Los miembros del Congreso de la República han tratado de hacer una vez más de las suyas, legislado ilegalmente en beneficio propio. Demostrando que para ellos el curul es un medio para servirse del público en lugar de una vía de servicio.
A través del decreto 72–2007, los “padres de la patria” reformaron la Ley del Servicio Civil y se recetaron una indemnización a costillas del pueblo. El legislar de estos diputados viola varios principios constitucionales, pero además es un acto antiético, inmoral y deshonesto.
En lugar de crear leyes para legalizar su descarado asalto al erario, deberían respetar el mandato que se les ha otorgado y promover leyes de interés público. Leyes que beneficien a todos los guatemaltecos, reduzcan el gasto público y permitan el desarrollo de nuestro país.
Dentro de las reformas que sí deberían hacer se encuentran las dos siguientes: primero deben disminuir el número de diputados de 158 a 60; 60 diputados son suficientes para representar los intereses de los 23 distritos electorales.
Segundo, deben de reformar el sistema electoral actual de representación proporcional (sistema en el que se distribuyen los puestos en el Congreso en proporción a los votos obtenidos por cada planilla) a un sistema electoral de participación mayoritaria (sistema de representación directa).

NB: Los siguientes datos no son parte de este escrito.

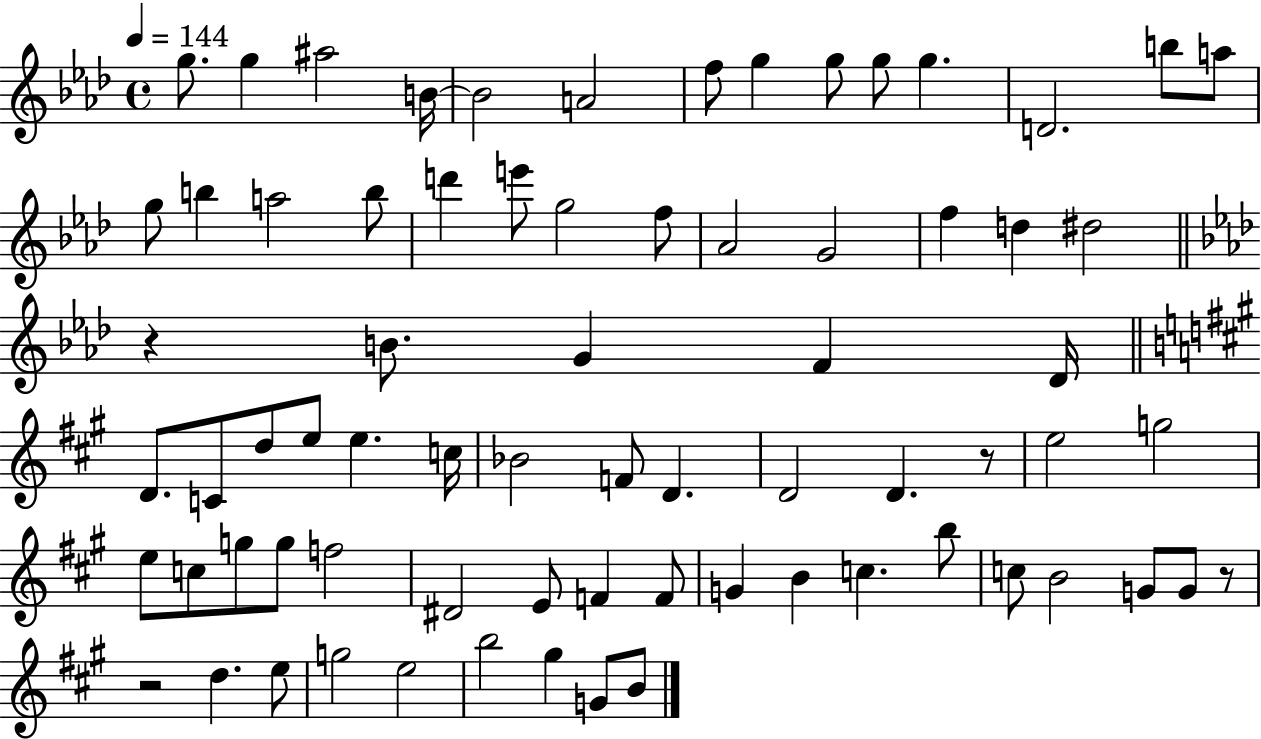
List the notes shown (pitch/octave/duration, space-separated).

G5/e. G5/q A#5/h B4/s B4/h A4/h F5/e G5/q G5/e G5/e G5/q. D4/h. B5/e A5/e G5/e B5/q A5/h B5/e D6/q E6/e G5/h F5/e Ab4/h G4/h F5/q D5/q D#5/h R/q B4/e. G4/q F4/q Db4/s D4/e. C4/e D5/e E5/e E5/q. C5/s Bb4/h F4/e D4/q. D4/h D4/q. R/e E5/h G5/h E5/e C5/e G5/e G5/e F5/h D#4/h E4/e F4/q F4/e G4/q B4/q C5/q. B5/e C5/e B4/h G4/e G4/e R/e R/h D5/q. E5/e G5/h E5/h B5/h G#5/q G4/e B4/e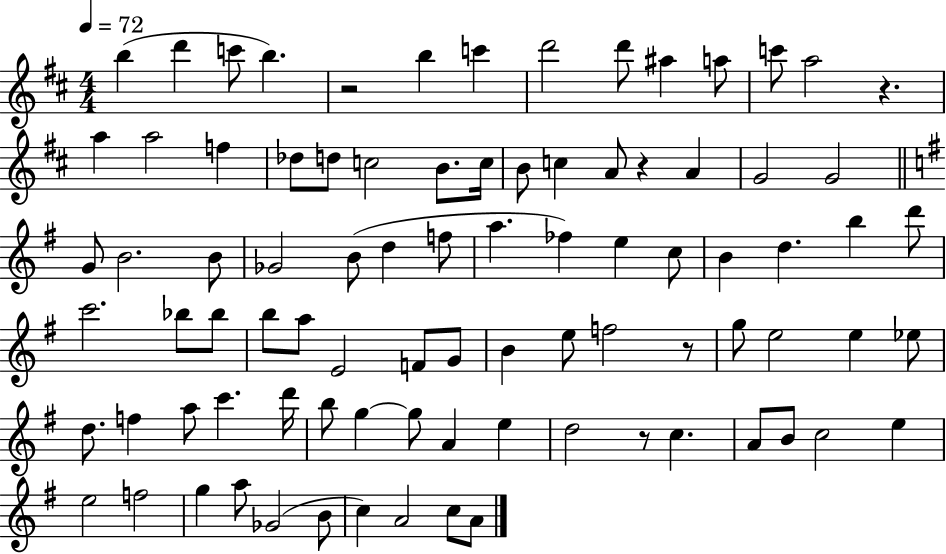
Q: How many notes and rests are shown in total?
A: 87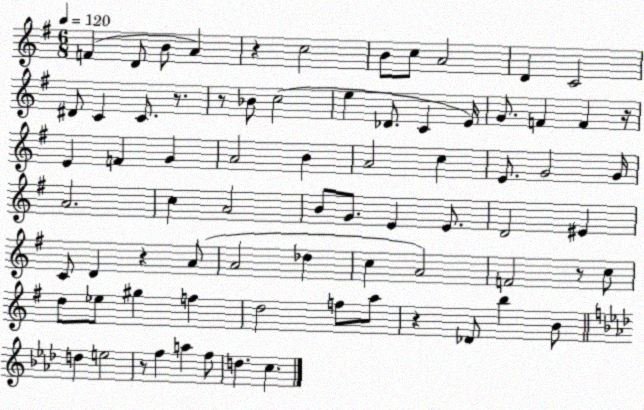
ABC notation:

X:1
T:Untitled
M:6/8
L:1/4
K:G
F D/2 B/2 A z c2 B/2 c/2 A2 D C2 ^D/2 C C/2 z/2 z/2 _B/2 c2 e _D/2 C E/4 G/2 F F z/4 E F G A2 B A2 c E/2 G2 G/4 A2 c A2 B/2 G/2 E E/2 D2 ^E C/2 D z A/2 A2 _d c A2 F2 z/2 c/2 d/2 _e/2 ^g f d2 f/2 a/2 z _D/2 b B/2 d e2 z/2 f a f/2 d c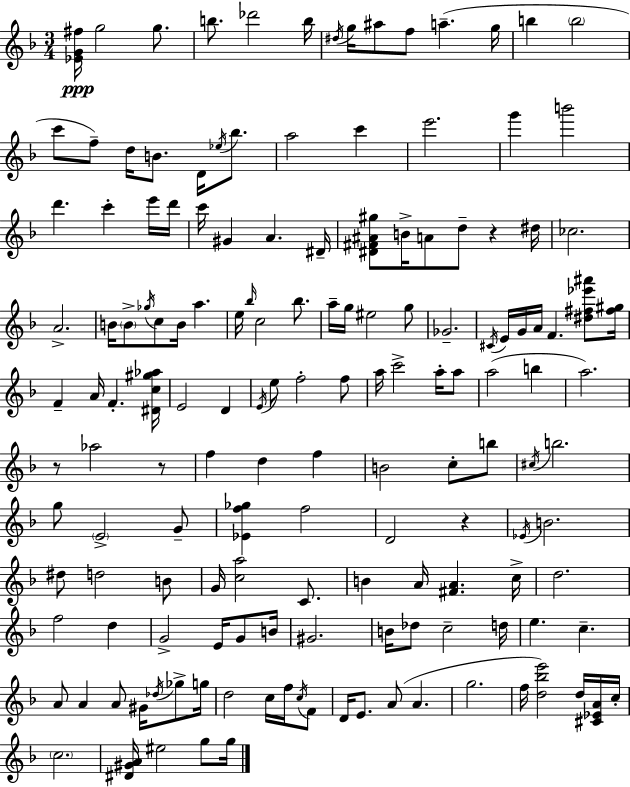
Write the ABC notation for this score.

X:1
T:Untitled
M:3/4
L:1/4
K:F
[_EG^f]/4 g2 g/2 b/2 _d'2 b/4 ^d/4 g/4 ^a/2 f/2 a g/4 b b2 c'/2 f/2 d/4 B/2 D/4 _e/4 _b/2 a2 c' e'2 g' b'2 d' c' e'/4 d'/4 c'/4 ^G A ^D/4 [^D^F^A^g]/2 B/4 A/2 d/2 z ^d/4 _c2 A2 B/4 B/2 _g/4 c/2 B/4 a e/4 _b/4 c2 _b/2 a/4 g/4 ^e2 g/2 _G2 ^C/4 E/4 G/4 A/4 F [^d^f_e'^a']/2 [^f^g]/4 F A/4 F [^Dc^g_a]/4 E2 D E/4 e/2 f2 f/2 a/4 c'2 a/4 a/2 a2 b a2 z/2 _a2 z/2 f d f B2 c/2 b/2 ^c/4 b2 g/2 E2 G/2 [_Ef_g] f2 D2 z _E/4 B2 ^d/2 d2 B/2 G/4 [ca]2 C/2 B A/4 [^FA] c/4 d2 f2 d G2 E/4 G/2 B/4 ^G2 B/4 _d/2 c2 d/4 e c A/2 A A/2 ^G/4 _d/4 _g/2 g/4 d2 c/4 f/4 c/4 F/2 D/4 E/2 A/2 A g2 f/4 [d_be']2 d/4 [^C_EA]/4 c/4 c2 [^D^GA]/4 ^e2 g/2 g/4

Con estas reformas estarían diminuyendo el presupuesto del Congreso y además beneficiarían a todos los representados, quienes aunque contaríamos con un número menor de diputados, tendríamos la capacidad para elegir directamente al candidato que mejor representa nuestros intereses y los de la comunidad donde vivimos.
La reforma al sistema nos beneficiaría, ya que crearía un vínculo directo entre representantes y representados, dándonos el poder para exigir cuentas y demandar que los diputados actúen de acuerdo con las necesidades de los guatemaltecos y no con base en intereses partidarios o personales.
Debemos asegurarnos que nuestros legisladores cumplan con su trabajo o al menos que dejen de ser tan descarados. Es lamentable que aunque tengamos causa justa para despedirlos sin indemnización, estemos sujetos a cuatro años más de su cuestionable labor pública.